Document extract

“The greatest enemy of a good investment plan is often the investor himself.” That observation has become a staple of financial advisory circles, and much of the evidence behind it comes from one of the world’s most respected investor behaviour studies.
For over three decades, DALBAR Inc., a Boston-based financial services market research firm, has published its annual Quantitative Analysis of Investor Behavior (QAIB). Unlike conventional performance reports that evaluate how mutual funds or stock market indices perform, QAIB asks a more important question: How do investors themselves perform?
The distinction is crucial. A mutual fund may generate returns comparable to its benchmark over a long period, yet the average investor in that very fund could end up earning significantly less. The reason lies not in fund selection, but in investor behaviour—when money is invested, when it is withdrawn and how frequently investors alter their course.
Rather than measuring fund performance, DALBAR analyses aggregate investor cash flows into and out of mutual funds to calculate what is commonly known as the investor return or dollar-weighted return, comparing it with the market’s time-weighted return. In simple terms, it measures the real-world returns investors actually experience after accounting for their own decisions.
The findings remain remarkably consistent.
According to DALBAR’s 2026 QAIB Report, which covers the period ending December 2025, the S&P 500 delivered a return of 17.88 per cent during 2025, while the average equity investor earned approximately 17.16 per cent, leaving a relatively modest gap of about 72 basis points—the third narrowest disparity since 1985.
At first glance, the numbers suggest improving investor discipline. However, a longer perspective tells a very different story.
Over the twenty years ending December 2024, the average U.S. equity investor compounded wealth at 9.24 per cent annually, compared with 10.35 per cent for the S&P 500. An annual behavioural drag of roughly 111 basis points may appear insignificant, but over two decades it compounds into a portfolio worth roughly 22 per cent less than that of an investor who simply remained invested throughout.
Looking even further back, DALBAR’s long-term research shows that relatively small annual behavioural mistakes can erode hundreds of thousands of dollars in wealth over an investment lifetime, highlighting the enormous cost of poor investment decisions when compounded over several decades.
The year 2024 itself offers perhaps the most revealing example. While the S&P 500 returned more than 25 per cent, the average equity investor captured only 16.54 per cent, an underperformance of about 848 basis points, one of the widest gaps recorded in recent years. There was no major financial crisis to explain the difference. Markets rose strongly, but investor conviction failed to keep pace. Many investors remained under-invested, entered too late after markets had already rallied or booked profits prematurely.
Equally revealing was DALBAR’s Guess Right Ratio, a measure of how often investors correctly timed their purchases and withdrawals relative to market movements. In 2024, the ratio reportedly fell to around 25 per cent, indicating that investors got their timing right only about one out of every four occasions. The conclusion was unmistakable: investors continue trying to time the market, but the market continues to prove a difficult opponent.

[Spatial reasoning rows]

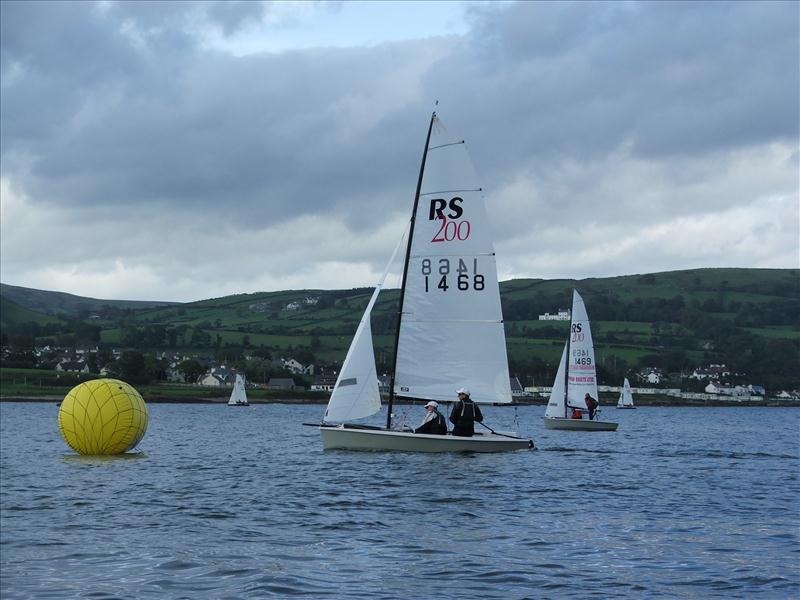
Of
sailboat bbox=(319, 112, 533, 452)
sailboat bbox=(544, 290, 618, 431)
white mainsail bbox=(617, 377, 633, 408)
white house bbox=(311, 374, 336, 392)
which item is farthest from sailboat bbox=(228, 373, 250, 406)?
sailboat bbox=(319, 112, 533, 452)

...

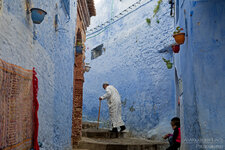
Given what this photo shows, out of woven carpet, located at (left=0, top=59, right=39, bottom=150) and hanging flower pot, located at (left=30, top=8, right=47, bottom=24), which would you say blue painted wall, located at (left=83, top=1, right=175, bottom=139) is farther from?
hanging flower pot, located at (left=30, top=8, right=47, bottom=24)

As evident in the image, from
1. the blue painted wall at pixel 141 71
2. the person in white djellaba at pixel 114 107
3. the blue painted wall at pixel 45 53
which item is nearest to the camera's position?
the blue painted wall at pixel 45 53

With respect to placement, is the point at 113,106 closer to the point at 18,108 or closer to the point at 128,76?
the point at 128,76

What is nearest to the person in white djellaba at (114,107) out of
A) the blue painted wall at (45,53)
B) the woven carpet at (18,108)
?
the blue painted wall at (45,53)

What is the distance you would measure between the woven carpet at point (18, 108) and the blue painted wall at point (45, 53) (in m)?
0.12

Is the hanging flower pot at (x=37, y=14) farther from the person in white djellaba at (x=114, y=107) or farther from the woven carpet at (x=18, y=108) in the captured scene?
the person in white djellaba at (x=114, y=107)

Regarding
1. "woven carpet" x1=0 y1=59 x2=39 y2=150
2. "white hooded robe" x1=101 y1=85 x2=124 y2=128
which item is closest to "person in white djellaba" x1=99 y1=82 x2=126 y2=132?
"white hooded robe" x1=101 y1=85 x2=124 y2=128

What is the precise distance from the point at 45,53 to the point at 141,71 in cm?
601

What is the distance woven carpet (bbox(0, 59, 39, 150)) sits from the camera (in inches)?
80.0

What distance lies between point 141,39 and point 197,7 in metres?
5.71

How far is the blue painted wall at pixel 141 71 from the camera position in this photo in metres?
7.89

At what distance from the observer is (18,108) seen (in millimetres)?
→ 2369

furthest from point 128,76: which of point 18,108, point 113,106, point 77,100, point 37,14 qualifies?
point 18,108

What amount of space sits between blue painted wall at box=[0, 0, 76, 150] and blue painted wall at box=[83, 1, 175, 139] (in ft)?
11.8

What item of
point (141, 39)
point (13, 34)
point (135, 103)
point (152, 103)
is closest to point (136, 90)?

Instructions
A - Using the investor behavior passage, answer each question briefly:
(i) In which city is DALBAR Inc. based?
(ii) What return did the S&P 500 deliver during 2025, according to the 2026 QAIB Report?
(iii) To about what level did the Guess Right Ratio reportedly fall in 2024?
B - For each statement, say whether the investor behavior passage supports it. Answer yes or no and quote the deciding words.
(i) Over the twenty years ending December 2024, the average U.S. equity investor compounded wealth at 9.24 per cent a year.
(ii) A major financial crisis explains the gap between investors and the S&P 500 in 2024.
(iii) DALBAR's QAIB measures how mutual funds perform.
C - List every action that the investor behavior passage says many investors took in 2024 as markets rose.
The rows have nothing to do with what you are asked here.

Problem solutions
A -
(i) Boston
(ii) 17.88 per cent
(iii) Around 25 per cent

B -
(i) Yes: "the average U.S. equity investor compounded wealth at 9.24 per cent annually"
(ii) No: "There was no major financial crisis to explain the difference."
(iii) No: "Rather than measuring fund performance, DALBAR analyses aggregate investor cash flows into and out of mutual funds"

C -
- Remained under-invested
- Entered too late after markets had already rallied
- Booked profits prematurely